Collected data:
"""

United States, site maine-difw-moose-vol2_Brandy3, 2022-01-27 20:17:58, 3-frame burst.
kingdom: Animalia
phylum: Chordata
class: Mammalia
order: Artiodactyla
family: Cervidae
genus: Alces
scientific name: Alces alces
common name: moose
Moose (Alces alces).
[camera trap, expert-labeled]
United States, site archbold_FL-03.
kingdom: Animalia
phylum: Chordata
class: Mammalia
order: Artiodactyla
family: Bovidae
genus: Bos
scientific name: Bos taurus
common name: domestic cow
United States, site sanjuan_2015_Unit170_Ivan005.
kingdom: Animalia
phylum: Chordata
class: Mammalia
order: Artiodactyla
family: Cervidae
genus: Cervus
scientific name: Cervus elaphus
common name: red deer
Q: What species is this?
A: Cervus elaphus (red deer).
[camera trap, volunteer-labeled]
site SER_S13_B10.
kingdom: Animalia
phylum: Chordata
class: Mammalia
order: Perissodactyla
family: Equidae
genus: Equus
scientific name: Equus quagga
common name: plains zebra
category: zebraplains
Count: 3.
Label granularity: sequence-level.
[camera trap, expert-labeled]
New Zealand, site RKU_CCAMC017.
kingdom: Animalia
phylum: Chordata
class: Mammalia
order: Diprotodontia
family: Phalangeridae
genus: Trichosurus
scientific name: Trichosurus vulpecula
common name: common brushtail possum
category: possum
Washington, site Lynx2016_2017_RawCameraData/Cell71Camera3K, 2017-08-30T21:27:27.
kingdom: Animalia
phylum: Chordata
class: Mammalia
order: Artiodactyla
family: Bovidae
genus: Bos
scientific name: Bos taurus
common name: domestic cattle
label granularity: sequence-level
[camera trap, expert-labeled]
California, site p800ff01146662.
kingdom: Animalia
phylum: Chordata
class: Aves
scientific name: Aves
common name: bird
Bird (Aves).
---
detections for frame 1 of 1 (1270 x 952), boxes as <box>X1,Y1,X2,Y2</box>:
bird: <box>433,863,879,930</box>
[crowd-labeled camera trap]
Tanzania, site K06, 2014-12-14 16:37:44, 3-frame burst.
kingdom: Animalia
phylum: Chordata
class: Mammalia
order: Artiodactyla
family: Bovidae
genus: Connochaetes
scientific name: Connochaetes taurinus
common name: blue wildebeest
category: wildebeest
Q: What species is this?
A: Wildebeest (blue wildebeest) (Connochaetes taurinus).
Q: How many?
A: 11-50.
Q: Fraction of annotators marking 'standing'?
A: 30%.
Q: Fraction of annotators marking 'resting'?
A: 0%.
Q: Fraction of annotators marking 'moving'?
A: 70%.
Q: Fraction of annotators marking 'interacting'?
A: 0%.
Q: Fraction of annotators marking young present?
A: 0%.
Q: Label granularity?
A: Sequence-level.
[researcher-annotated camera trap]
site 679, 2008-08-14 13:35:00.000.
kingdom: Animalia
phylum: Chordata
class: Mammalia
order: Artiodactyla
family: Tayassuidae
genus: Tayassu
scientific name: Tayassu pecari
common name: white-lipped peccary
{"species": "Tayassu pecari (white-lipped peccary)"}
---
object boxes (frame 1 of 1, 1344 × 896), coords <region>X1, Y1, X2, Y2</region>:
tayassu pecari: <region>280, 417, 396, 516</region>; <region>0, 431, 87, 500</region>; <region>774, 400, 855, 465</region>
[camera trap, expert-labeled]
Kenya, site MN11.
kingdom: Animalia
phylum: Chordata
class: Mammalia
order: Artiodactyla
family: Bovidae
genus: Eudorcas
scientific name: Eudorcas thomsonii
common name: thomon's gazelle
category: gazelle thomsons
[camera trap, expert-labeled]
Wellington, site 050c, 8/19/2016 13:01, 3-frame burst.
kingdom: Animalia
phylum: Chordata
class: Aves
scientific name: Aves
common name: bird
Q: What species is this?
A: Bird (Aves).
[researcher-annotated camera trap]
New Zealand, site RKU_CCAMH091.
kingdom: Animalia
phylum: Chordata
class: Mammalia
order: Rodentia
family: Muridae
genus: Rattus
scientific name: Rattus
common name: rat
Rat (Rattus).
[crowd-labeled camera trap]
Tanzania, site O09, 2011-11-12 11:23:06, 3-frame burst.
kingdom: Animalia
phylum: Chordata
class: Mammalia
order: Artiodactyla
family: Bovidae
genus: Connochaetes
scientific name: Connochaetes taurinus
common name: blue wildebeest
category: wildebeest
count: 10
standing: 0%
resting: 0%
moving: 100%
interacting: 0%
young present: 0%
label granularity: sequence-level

"""

▸ TASK STATEMENT:
For every line of the records that has the word "category" in it, make a copy.

▸ EXERCISE ANSWER:
category: zebraplains
category: possum
category: wildebeest
category: gazelle thomsons
category: wildebeest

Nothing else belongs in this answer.